Concurrency group cancels any in-progress run on a new trigger β€” prevents stale image tags racing to update manifests.

PR Security Gate (trivy-pr-scan.yml)

Runs on every pull request. Trivy misconfiguration scan against gitops/. Any CRITICAL Kubernetes misconfiguration blocks the merge.


Security

Pod Security Contexts

Every pod has explicit security contexts at both pod and container level:

  • runAsNonRoot: true, runAsUser: 1000 on all Node.js services
  • readOnlyRootFilesystem: true on all Node.js services (false only where runtime writes are required)
  • allowPrivilegeEscalation: false on all containers
  • capabilities.drop: [ALL] on all containers

Secrets Management

All credentials are synced into the cluster via External Secrets Operator (ESO). The boutique-secrets Kubernetes Secret is entirely managed by ESO β€” no credentials anywhere in this repository.

Azure AKS deployment:

Azure Key Vault (crud-kv)
 β”‚ refreshInterval: 1h
 β–Ό
ClusterSecretStore (azure-kv, ServicePrincipal auth)
 β–Ό
ExternalSecret β†’ boutique-secrets K8s Secret
 β–Ό
Pods consume via secretKeyRef

AWS EKS deployment:

AWS Secrets Manager (boutique/* paths)
 β”‚ refreshInterval: 1h
 β–Ό
ClusterSecretStore (aws-sm, IRSA β€” no static keys)
 β–Ό
ExternalSecret β†’ boutique-secrets K8s Secret
 β–Ό
Pods consume via secretKeyRef

The same 13 secrets are managed in both stores under identical key names: POSTGRES_PASSWORD, AUTH_DB_URL, PRODUCTS_DB_URL, ORDERS_DB_URL, USERS_DB_URL, RABBIT_URL, RABBITMQ_USER, RABBITMQ_PASSWORD, SMTP_HOST, SMTP_PORT, SMTP_USER, SMTP_PASS, EMAIL_FROM

No credentials exist in this repository.

To switch between cloud providers, swap two lines in gitops/kustomization.yml β€” the file is commented to show exactly which lines to change.

Trivy Security Gates

Gate Trigger What it scans On failure
Image scan Every CI build Docker image CVEs Blocks image push
Config scan Every PR gitops/ K8s manifests Blocks PR merge

Automated PR Security Review

  • DryRun Security β€” scans for KQL injection, IDOR, unvalidated LLM tool calls, hardcoded credentials
  • ChatGPT Codex connector β€” automated code review on every PR

Observability

Metrics β€” Prometheus + Grafana

  • ServiceMonitors auto-discover metrics from gateway and auth services
  • Grafana dashboards provisioned as ConfigMaps (Dashboard-as-Code)
  • RED method dashboards: Rate, Errors, Duration per service

Logs β€” Loki + Promtail and ELK Stack

This project runs both logging stacks. They serve different purposes and are genuinely complementary rather than redundant.

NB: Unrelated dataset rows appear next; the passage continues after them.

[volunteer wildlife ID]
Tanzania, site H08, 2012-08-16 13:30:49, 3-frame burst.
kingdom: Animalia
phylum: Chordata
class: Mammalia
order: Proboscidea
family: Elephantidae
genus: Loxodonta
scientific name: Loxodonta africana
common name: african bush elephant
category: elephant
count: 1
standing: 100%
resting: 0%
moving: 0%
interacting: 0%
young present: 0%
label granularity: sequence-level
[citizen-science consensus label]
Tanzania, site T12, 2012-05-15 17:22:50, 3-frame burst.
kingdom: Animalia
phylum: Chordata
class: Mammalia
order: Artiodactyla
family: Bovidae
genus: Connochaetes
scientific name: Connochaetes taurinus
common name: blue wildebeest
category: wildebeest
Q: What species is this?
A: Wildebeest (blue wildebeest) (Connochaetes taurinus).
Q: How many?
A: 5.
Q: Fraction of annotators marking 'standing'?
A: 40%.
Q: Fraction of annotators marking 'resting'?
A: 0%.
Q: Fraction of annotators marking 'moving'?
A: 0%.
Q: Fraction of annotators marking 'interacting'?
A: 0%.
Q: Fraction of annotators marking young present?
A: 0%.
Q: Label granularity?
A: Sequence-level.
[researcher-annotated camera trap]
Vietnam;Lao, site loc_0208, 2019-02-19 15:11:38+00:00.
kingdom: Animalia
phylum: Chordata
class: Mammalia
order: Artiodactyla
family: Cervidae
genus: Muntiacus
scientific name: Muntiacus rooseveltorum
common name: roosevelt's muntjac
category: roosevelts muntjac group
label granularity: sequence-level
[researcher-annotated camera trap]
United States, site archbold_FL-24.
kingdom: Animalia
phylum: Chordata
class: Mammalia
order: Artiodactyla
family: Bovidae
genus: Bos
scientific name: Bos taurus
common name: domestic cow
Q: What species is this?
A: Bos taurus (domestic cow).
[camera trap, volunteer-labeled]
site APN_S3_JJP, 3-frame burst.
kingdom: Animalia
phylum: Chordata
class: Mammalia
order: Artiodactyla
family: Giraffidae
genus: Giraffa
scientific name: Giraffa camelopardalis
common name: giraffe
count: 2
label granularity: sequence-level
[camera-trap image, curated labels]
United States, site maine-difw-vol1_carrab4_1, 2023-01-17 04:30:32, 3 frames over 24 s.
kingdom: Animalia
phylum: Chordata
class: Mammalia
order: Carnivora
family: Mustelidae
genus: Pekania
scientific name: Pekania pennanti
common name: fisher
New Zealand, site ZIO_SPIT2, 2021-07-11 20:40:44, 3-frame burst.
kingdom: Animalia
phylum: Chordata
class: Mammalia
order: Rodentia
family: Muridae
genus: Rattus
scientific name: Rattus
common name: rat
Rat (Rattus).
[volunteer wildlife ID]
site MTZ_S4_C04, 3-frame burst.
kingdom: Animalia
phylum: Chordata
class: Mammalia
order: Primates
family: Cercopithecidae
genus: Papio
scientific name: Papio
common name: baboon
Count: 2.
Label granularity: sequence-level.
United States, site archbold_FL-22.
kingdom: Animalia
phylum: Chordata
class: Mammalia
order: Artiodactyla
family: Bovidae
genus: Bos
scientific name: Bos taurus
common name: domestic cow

Loki + Promtail (deployed)

  • Promtail runs as a DaemonSet, tailing all pod logs from /var/log/pods/
  • Loki stores logs as compressed chunks indexed only by labels (namespace, pod, container, app) β€” it does not full-text index log content
  • Grafana datasource auto-provisioned via ConfigMap β€” logs appear in the same Grafana instance as Prometheus metrics and Jaeger traces
  • LogQL lets you correlate a log spike directly with a Prometheus rate or a Jaeger trace in a single panel
  • 7-day retention; persistence disabled for this environment (enable for production)

ELK Stack β€” Elasticsearch + Kibana + Fluent Bit + Logstash (manifests ready, not deployed)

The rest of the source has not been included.